Nevertheless, ff is the best browser out there and has been for a long
time.

FF is not near the best browser out there. It is bare bone, and it
stinks.
 
J

Jorge

(...)
FF is not near the best browser out there. It is bare bone, and it
stinks.

FF is an excellent browser. Safari, Chrome & Opera too. The one that
stinks is IE... :)
 
R

Roy A.

Minimum, limited, minimalist ?

Firefox is great if you need any of the many extensions. Some of these
extensions, like NoScript, make the browser go bananas. When I tested
NoScript the browser started to crash. I could not uninstall it or
reinstall Firefox. I had to uninstall Firefox, delete all folders, and
then install it again.

IMO, Firefox without extensions should be as fast as any browser.
 
D

dorayme

"Roy A. said:
IMO, Firefox without extensions should be as fast as any browser.

Do you think all cars should be equally fast? You some sort of universal
conceptual communist or something? <g>
 
R

Roy A.

Do you think all cars should be equally fast?

A browser that has noting else to brag about should be fast.
You some sort of universal
conceptual communist or something? <g>

Conceptual communist? Is your world that black and white?

Anyone that have used Firefox can see that it don't live up to its
expectations.

When you install it, it has nothing to offer, when you install ad-ons
it seems ok.
 
D

dorayme

"Roy A. said:
A browser that has nothing else to brag about should be fast.

But it has things to brag about. It was regarded by many of us as a
great contrast to IE in keeping much more to the standards that are
admired by the web developing world. It does not seem to me to be
importantly slower than other browsers in surfing but I agree it is a
real slow coach starting up, it maybe thinks it is the engines in the
Titanic, maybe I don't know any more because I have it *for* its
extensions and not that much else.

Conceptual communist? Is your world that black and white?
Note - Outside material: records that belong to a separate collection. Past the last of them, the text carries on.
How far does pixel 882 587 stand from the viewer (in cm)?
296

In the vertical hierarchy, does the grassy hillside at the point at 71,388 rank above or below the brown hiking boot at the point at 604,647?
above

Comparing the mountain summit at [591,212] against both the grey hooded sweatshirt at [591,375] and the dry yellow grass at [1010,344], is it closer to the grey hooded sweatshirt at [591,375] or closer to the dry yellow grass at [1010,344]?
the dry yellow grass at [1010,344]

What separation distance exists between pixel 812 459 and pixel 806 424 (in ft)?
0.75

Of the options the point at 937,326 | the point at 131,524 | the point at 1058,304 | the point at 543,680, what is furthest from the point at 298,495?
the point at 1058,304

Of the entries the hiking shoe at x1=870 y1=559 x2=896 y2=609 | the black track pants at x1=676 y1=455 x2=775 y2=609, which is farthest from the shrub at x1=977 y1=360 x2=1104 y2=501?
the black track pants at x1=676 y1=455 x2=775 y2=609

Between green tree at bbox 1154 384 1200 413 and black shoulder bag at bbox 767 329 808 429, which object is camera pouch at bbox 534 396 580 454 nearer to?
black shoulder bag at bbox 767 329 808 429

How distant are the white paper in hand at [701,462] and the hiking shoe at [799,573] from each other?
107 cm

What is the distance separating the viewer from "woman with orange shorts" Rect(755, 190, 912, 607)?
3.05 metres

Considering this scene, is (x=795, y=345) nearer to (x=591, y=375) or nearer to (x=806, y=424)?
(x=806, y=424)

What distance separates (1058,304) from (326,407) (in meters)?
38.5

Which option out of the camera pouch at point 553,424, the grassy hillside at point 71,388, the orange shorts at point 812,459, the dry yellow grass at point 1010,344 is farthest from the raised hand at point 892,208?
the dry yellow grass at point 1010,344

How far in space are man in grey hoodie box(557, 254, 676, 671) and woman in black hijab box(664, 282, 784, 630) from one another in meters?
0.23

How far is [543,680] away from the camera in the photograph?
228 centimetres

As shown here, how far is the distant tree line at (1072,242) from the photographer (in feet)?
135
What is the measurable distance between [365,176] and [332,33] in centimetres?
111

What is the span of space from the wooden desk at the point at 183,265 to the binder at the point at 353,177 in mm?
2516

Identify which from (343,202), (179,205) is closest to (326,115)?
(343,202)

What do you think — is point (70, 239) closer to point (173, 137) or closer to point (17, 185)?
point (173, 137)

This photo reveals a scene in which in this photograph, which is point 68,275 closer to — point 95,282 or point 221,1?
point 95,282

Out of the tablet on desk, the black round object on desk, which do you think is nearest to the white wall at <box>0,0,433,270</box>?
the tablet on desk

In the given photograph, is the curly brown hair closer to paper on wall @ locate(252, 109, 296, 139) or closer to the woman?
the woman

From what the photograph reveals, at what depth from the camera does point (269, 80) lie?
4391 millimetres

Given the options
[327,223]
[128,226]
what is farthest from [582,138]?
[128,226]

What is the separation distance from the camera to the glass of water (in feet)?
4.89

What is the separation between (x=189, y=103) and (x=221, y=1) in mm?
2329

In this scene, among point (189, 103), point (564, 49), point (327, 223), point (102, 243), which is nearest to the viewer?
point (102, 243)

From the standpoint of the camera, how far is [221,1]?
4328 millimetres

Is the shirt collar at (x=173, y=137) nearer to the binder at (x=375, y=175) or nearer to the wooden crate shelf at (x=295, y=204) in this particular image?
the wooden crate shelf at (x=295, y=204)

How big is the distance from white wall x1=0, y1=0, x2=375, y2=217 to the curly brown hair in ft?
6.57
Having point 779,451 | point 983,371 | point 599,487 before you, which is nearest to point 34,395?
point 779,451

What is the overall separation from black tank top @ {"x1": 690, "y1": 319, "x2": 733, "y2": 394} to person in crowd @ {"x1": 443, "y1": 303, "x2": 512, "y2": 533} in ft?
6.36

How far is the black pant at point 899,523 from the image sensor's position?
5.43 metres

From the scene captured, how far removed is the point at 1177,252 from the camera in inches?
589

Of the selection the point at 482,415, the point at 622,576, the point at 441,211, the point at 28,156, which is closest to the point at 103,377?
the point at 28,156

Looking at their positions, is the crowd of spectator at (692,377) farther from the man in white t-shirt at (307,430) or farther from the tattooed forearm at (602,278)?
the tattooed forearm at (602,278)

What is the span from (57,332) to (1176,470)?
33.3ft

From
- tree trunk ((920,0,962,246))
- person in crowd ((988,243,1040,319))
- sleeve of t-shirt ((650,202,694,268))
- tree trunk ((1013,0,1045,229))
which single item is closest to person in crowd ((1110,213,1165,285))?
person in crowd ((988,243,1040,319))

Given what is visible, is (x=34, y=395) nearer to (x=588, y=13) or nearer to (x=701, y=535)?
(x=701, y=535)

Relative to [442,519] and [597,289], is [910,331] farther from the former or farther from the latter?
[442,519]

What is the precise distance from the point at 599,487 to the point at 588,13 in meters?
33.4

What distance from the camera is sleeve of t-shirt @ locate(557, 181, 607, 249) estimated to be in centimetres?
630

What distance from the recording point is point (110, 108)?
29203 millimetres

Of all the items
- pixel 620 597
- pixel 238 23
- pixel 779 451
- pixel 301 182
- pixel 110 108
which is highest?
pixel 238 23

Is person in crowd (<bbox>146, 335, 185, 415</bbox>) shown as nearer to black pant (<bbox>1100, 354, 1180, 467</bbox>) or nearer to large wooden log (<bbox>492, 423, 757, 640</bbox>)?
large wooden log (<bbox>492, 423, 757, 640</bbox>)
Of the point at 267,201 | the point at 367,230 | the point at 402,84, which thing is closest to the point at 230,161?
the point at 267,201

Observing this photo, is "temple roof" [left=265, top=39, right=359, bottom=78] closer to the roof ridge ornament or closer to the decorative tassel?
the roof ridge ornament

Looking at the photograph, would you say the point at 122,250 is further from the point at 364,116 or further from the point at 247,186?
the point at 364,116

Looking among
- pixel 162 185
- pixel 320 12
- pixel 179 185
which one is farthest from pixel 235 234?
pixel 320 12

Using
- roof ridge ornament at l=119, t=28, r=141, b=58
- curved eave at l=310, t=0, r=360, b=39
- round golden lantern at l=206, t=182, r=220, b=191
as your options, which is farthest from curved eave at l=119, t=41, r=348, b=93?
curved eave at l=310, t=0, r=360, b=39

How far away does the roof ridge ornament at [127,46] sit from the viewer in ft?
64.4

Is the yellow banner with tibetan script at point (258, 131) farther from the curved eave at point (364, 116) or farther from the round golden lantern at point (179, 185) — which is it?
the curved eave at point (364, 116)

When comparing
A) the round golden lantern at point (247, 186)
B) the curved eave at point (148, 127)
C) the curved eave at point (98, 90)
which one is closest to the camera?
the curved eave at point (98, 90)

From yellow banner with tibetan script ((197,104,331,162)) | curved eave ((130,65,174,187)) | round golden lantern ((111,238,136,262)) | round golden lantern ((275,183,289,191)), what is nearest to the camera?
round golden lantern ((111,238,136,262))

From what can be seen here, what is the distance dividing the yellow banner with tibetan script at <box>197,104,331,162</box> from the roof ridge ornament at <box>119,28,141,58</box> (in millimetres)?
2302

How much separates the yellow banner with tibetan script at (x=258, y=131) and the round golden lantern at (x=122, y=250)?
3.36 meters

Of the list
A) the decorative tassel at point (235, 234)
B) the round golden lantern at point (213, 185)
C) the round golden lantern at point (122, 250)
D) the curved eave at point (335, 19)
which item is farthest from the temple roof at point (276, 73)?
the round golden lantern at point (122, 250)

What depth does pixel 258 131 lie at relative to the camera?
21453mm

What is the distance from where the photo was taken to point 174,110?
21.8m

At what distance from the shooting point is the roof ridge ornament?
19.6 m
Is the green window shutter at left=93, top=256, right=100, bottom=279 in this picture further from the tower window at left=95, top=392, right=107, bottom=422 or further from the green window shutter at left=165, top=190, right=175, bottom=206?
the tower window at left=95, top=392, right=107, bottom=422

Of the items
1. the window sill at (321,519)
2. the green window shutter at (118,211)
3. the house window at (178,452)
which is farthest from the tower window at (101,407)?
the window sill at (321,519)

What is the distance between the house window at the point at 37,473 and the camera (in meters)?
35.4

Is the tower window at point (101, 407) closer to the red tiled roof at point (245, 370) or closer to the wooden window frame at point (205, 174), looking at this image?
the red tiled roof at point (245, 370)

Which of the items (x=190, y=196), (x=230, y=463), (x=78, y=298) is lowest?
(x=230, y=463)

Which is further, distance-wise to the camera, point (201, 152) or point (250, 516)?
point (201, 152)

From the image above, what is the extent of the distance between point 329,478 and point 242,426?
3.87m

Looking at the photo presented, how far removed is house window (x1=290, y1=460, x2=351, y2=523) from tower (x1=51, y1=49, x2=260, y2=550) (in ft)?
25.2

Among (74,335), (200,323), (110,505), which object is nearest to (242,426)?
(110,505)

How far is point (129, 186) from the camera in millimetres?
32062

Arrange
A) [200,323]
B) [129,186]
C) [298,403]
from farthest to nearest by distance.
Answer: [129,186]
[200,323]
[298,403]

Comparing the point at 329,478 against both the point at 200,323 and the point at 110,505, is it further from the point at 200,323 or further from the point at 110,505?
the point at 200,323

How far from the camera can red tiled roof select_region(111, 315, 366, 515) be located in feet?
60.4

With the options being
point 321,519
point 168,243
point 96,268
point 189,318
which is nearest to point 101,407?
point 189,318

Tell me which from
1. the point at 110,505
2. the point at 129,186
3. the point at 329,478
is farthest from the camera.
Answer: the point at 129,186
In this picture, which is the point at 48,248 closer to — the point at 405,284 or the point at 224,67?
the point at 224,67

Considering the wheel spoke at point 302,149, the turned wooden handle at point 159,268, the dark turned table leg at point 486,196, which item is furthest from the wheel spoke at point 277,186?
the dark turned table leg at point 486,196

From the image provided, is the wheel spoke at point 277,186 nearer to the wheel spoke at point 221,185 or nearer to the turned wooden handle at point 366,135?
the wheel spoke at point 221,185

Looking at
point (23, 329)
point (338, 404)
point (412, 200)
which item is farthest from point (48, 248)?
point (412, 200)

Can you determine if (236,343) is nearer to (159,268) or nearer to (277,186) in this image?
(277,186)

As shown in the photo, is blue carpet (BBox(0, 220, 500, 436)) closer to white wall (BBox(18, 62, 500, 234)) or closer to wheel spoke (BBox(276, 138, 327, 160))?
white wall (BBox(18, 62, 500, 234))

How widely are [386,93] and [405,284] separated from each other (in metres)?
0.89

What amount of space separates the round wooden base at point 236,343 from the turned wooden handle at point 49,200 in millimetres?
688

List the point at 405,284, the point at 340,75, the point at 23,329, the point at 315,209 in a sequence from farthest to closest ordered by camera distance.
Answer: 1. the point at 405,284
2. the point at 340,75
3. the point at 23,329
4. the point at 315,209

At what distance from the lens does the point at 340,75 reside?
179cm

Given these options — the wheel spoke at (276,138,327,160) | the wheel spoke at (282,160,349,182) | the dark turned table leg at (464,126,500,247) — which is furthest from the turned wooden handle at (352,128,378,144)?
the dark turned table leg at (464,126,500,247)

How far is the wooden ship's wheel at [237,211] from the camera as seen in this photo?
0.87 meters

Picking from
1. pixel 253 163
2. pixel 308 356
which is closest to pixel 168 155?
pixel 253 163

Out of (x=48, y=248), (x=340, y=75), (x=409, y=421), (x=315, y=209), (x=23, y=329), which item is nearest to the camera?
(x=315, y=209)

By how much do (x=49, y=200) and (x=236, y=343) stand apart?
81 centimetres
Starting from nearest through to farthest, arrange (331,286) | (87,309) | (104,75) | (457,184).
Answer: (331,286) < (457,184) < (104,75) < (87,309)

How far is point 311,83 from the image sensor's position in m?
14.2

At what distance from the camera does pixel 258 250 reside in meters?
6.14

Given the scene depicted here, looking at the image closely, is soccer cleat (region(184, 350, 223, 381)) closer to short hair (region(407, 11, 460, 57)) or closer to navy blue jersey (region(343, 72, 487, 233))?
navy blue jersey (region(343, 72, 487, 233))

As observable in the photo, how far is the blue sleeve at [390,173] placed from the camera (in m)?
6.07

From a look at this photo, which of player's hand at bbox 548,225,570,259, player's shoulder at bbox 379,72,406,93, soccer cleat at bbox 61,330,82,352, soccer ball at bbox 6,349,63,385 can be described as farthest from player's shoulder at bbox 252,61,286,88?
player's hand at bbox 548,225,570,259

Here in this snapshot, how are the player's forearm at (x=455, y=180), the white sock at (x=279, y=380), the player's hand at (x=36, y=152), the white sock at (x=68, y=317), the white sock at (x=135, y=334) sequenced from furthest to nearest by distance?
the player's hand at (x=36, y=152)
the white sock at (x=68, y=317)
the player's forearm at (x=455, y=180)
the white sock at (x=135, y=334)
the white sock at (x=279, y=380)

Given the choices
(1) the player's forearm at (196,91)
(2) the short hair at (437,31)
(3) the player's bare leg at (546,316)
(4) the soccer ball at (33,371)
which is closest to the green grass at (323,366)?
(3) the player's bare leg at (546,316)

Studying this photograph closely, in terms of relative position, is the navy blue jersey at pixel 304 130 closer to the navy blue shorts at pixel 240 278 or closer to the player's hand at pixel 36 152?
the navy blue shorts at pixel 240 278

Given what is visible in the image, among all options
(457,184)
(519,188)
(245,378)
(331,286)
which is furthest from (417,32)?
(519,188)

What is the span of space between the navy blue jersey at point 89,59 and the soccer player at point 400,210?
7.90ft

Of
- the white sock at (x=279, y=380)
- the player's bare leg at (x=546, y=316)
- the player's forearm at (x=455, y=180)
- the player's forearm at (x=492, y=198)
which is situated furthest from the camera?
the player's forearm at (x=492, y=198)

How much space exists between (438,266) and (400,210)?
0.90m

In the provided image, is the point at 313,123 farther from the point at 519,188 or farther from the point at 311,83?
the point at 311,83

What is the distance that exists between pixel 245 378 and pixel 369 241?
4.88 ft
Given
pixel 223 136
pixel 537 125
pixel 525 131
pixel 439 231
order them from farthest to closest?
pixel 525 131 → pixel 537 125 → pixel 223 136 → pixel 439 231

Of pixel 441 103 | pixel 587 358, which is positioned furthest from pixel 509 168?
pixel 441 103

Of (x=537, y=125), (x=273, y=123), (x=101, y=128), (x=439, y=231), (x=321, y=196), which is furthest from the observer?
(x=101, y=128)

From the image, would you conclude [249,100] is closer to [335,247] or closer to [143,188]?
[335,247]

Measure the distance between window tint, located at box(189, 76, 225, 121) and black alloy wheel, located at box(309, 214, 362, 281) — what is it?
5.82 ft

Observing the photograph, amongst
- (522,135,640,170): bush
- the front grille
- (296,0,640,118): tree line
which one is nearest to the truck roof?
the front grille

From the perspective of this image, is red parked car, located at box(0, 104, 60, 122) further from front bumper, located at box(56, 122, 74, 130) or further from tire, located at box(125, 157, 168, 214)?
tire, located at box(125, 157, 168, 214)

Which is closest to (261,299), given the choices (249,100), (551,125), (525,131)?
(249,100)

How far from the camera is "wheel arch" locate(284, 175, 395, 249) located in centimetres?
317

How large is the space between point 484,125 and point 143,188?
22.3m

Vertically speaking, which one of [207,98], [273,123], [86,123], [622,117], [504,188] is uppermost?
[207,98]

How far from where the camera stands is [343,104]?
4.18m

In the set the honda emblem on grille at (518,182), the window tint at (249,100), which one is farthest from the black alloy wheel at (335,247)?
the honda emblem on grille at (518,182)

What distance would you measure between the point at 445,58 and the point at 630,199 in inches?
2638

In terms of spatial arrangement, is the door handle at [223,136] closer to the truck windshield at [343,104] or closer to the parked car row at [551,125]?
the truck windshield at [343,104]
I am afraid so, Roy, am big of B&W pics, both still and movie.
Anyone that have used Firefox can see that it don't live up to its
expectations.

So! You think it has a mind of its own! said:
When you install it, it has nothing to offer,

Perhaps nowadays, it is not as competitive. But was once.
 
J

Julian Turner

Adding 2000 elements to the page outside an event handler takes a handful of
milliseconds. Doing the same from within an event handler takes over 6
seconds. Doesn't happen in Chrome, Opera, Safari or even IE.

Does anyone else see this with Firefox 3.5.5 or is it just something weird
happening on my computer?  I thought it might be some flaky addon, so tried
it with a fresh Firefox profile, same result.

Demo:http://nrkn.com/temp/ffwtf/

FF 3.5.3
Outside : 156MS
Inside : 16 seconds (with a long period of "Not Responding").

There is another similar bug with Firefox 3.5.3 and Textareas. If you
set the value of a textarea to more than about 500 lines, you get a
similar sort of very long delay. This is an already reported bug.